In her resignation letter, Lark said she wanted to spend more time with her family and grandchildren.

“I have enjoyed working for this school district and I believe that several positive things have been accomplished during my tenure,” she wrote. “I am extremely proud of my involvement in the passage of the bond as well as moving forward in the area of curriculum and instruction. I have always strived to make every decision in the best interest of children.”

Before the vote, district counsel Mike Malloy told board members that the proposed buy-out was the best solution. He said Lark had about 19 months left in her contract, which totaled a little more than $246,000 in salary and benefits.

He said the settlement amount is less than would be paid if Lark were fired. Without sufficient cause, because Lark’s performance was deemed satisfactory in August, the district would have to pay her a minimum of $165,000, taking into account an extra 90-day period in her current contract, Malloy said. Because board members also gave her a raise and extended her now $126,075-a-year contract until June 2011, another year’s salary may have been added onto the $165,000 figure.

Plus, involuntary termination could open the door for a lawsuit, Malloy said.

“This proposal is, I stress the word, a compromise,” he said. “In my experience, usually a good compromise is one where both parties leave unhappy.”

Hired in 2006, Lark came under fire during her annual evaluation in June over an ongoing conflict between her and other employees in the district. Board members continued the evaluation until August, when they voted 4-3 for her contract extension. Board members Tom Moore, Teri Jamin and Hales voted against the extension and later picked up the support of member Keith Roman to amend the vote, adding the condition that the board adopt an improvement plan geared at resolving the issues between Lark and her staff, including the use of a professional mediator.

That mediator, consultant Jim Huge of San Francisco, whom the district used when Lark was originally hired, attended Tuesday’s meeting.

“I want to thank Carol and you seven board members for the professional way you’ve dealt with this,” he said.

Board member Randy Green said he was saddened that the situation couldn’t be resolved.

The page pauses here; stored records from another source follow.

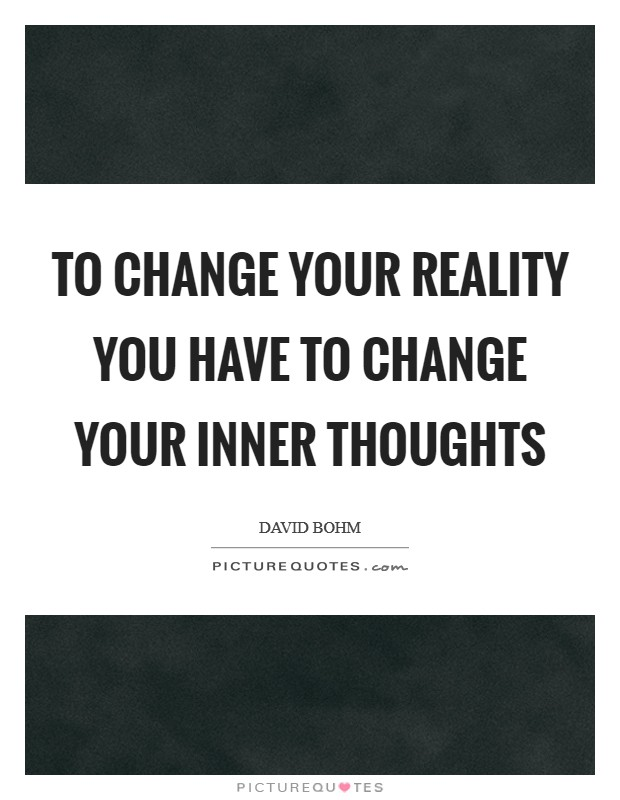 To change your reality you have to change your inner thoughts Picture Quote #1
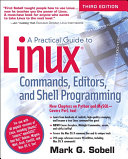 A Practical Guide To Linux Commands Editors And Shell Programming 3e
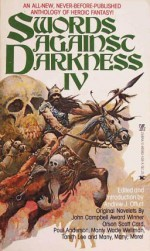 Swords Against Darkness IV - Orson Scott Card, Tanith Lee, Charles de Lint, Andrew J. Offutt, Diana L. Paxson, Poul Anderson, Brian Lumley, Manly Wade Wellman, Gordon Linzner, Charles R. Saunders, Jefferson P. Swycaffer, Ardath Mayhar, Joey Froehlich, Andrw J. Offutt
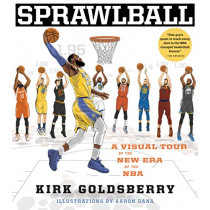 Sprawlball: A Visual Tour of the New Era of the NBA by Kirk Goldsberry, 9781328767516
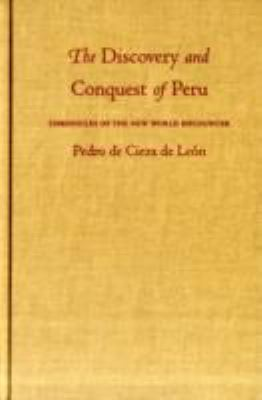 Discovery and Conquest of Peru Chronicles of the New World Encounter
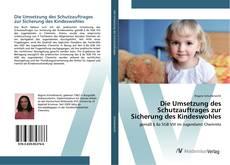 Capa do livro de Die Umsetzung des Schutzauftrages zur Sicherung des Kindeswohles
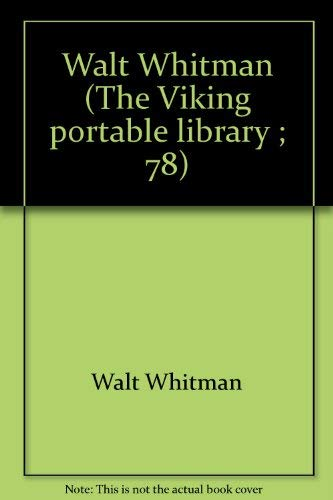 9780670764112: Walt Whitman (The Viking portable library ; 78)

“I wanted it to work out because educationally it’s the best example for students. I’m sad it didn’t work out, but it’s a waste of time to assign blame,” Green said. “This is the most expedient and economically efficient way to move on.”

With tears running down her face, Board President Cindy Trigg thanked Lark for her work.

“I do know you came forward voluntarily in the best interests of the kids,” she said.

Roman also thanked Lark for her work and said it’s time to start fresh.

“It’s time for this board to move on and re-energize ourselves on behalf of the district of Douglas County,” he said.

Board members set a meeting for 5 p.m. Wednesday at Douglas High School to determine the process of hiring an interim superintendent.

Despite rumors of potential candidates, Huge said, “Only the seven of you can hire the interim and next superintendent. I encourage you not to get caught up in the ‘who’ until we have a process.”

Huge said at this point, his independent contract with the district totals about $15,000. He said he will attend Wednesday’s meeting to assist board members in their search for the next superintendent.